Tuckers claim summer small schools crown

08/05/2013 11:39 PM |
GARRET MEADE PHOTO | Mattituck's James Hayes in an aerial duel with Elwood/Jophn Glenn's James Groark.

GARRET MEADE PHOTO | Mattituck’s James Hayes in an aerial duel with Elwood/John Glenn’s James Groark.

Diamond in the Pines in Coram never will be confused with Wembley in England, Maracana Stadium in Rio or even Red Bull Arena in Harrison, N.J. But the sports complex has become a must destination site for some of the best Suffolk County soccer teams come the fall.

And that includes the Mattituck High School boys’ soccer side. The Tuckers, who spent a good portion of the summer playing at the facility, hope to return to it for the Suffolk Class B final on Nov. 2.

This year’s version of the team already has some vital experience winning a big game on the artificial turf, earning the Town of Brookhaven Summer League small schools title behind a 3-2 triumph over Elwood/John Glenn on Monday.

Winning the summer league obviously isn’t as big as the county crown, but it certainly will get the Tuckers into the right frame of mind.
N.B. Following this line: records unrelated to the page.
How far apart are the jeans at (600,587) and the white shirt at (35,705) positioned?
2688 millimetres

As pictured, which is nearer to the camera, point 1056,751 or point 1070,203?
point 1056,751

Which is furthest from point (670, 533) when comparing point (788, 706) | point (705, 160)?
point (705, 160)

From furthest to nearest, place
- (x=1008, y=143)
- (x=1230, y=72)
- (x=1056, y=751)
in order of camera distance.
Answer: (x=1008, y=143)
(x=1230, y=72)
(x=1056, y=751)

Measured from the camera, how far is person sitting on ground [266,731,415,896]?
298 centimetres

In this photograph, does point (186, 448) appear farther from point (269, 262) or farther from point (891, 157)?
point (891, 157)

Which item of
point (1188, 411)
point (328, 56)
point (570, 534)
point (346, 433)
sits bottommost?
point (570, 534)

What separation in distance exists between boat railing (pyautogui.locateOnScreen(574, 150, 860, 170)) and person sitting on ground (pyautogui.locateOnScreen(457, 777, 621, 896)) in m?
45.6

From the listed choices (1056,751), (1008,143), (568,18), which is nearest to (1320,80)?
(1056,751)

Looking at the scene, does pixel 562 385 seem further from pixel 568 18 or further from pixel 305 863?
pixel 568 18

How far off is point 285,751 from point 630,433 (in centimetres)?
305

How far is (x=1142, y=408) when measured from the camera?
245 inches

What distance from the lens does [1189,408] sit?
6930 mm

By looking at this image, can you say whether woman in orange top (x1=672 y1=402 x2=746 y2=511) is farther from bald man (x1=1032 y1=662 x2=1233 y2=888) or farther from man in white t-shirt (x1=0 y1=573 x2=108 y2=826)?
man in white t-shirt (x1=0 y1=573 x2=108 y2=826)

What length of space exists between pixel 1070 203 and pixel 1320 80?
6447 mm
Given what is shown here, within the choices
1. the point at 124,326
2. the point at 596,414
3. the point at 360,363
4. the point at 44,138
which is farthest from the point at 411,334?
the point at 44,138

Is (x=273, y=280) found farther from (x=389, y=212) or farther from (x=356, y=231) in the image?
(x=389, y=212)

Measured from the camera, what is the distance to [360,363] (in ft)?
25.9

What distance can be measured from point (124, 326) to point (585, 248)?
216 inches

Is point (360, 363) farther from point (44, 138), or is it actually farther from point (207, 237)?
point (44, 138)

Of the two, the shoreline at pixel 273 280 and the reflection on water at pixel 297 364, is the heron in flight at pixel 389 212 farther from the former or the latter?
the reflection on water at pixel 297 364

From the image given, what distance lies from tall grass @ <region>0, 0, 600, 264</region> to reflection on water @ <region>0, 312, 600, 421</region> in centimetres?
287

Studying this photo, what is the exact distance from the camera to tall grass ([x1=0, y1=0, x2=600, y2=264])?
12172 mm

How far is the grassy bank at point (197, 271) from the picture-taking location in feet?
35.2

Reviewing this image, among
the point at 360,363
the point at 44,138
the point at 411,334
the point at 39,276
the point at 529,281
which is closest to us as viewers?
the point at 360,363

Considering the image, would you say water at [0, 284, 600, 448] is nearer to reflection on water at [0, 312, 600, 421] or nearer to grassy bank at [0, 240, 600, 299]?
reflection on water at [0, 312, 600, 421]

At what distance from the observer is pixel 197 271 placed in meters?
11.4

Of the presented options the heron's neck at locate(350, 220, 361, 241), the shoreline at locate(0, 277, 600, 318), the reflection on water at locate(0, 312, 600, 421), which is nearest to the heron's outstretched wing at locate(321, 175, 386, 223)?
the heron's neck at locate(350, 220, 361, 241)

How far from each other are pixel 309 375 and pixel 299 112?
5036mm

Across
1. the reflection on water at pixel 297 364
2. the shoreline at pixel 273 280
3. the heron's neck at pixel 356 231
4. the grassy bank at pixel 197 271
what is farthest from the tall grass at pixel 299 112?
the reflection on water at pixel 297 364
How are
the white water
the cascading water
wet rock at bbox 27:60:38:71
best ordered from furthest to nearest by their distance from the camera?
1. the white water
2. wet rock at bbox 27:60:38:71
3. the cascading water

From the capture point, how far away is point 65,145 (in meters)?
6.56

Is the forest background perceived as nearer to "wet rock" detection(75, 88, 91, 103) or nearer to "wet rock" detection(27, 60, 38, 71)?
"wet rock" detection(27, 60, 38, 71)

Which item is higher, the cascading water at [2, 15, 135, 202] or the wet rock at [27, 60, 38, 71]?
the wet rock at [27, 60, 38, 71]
“It’s huge,” goalkeeper Steve Ostrowski said. “I don’t remember the last time Mattituck did this. My brother [Peter, a center back] two years ago, they got pretty close and they lost on penalty kicks, so this is huge for me. It’s just really exciting.”

And it will be more exciting come November.

GARRET MEADE PHOTO | Paul Hayes and his Mattituck teammates are Brookhaven Summer League small school champions.

GARRET MEADE PHOTO | Paul Hayes and his Mattituck teammates are Brookhaven Summer League small school champions.

“It’s always great to be back here,” Ostrowski said. “It’s just the feeling knowing that you’re the best in the league. And it’s Mattituck tradition.”

Midfielder Paul Hayes had a slightly different take. “I don’t want to be compared to last year’s team [which reached the state semifinals],” he said. “This is a new team. I’d just love to be back here, hopefully going back to states. That’s my goal.”

Will Hayes, the coach of the summer team, hoped that the Tuckers will be back there in a few months.

“If you’re a high school kid, that’s what you live for,” he said. “It’s what you want to do. That’s why you play. It’s fun, but you want to win. You want to get out there in the championship game and test yourselves against the best teams and see in the end how good you are.”

The Tuckers will get one more test this summer. They will meet Central Islip, a 1-0 winner over Ward Melville in the boys’ large school final Monday, in the varsity championship game at the complex at 6:45 p.m. on Wednesday.

Playing a larger team does not faze the Tuckers.

“I just want to show them up,” midfielder Chris Hayes said. “I don’t think they’re really expecting too much out of us. But they don’t know us as well.”

Will Hayes remembered when he coached the junior varsity team to the small schools final two years ago. “We got to the final, and sat them down and said, ‘We’re not supposed to win. The big school always wins,’ ” he said. “I think the big school has won every time but three on the JV level.”

Mattituck lost to Sachem on penalties, 7-6.

That was far from the case Monday. Only 3 minutes 20 seconds into the game, the Tuckers received a reality check as Jonny Schefer gave Glenn a 1-0 lead.

“That woke us up right away,” midfielder Paul Hayes said. “This team is not as great as us. We should be winning this game. We just got back into our game plan.”

“It was really intense,” Ostrowski said. “They gave a run the first time we played them. They scored first. Getting scored on first never really has been a problem for us. It was a battle back and forth the whole game. We got caught into their game a little bit, the kick and run. But in the end we pulled it out.”

Less than four minutes later it was tied at 1-1 as Mario Arreola motored down the left side and scored.

Oscar Puluc scored at 12:50, shaking his fist in triumph en route to a 2-1 lead. Only 40 seconds into the second half, Erik Schwartz put in a rebound of Puluc’s shot off the crossbar for a 3-1 lead, a goal the Tuckers needed because Corey Ainsworth brought Glenn within striking distance with Ostrowski pulled out of the goalmouth at 32:40.

Glenn threw just about everything but the proverbial kitchen sink at Mattituck over the final 15 minutes as the Tuckers withstood the pressure.

“It says that we’re experienced,” Ostrowski said. “We’re ready. We’ve got ice blood, basically. We don’t crack under pressure.”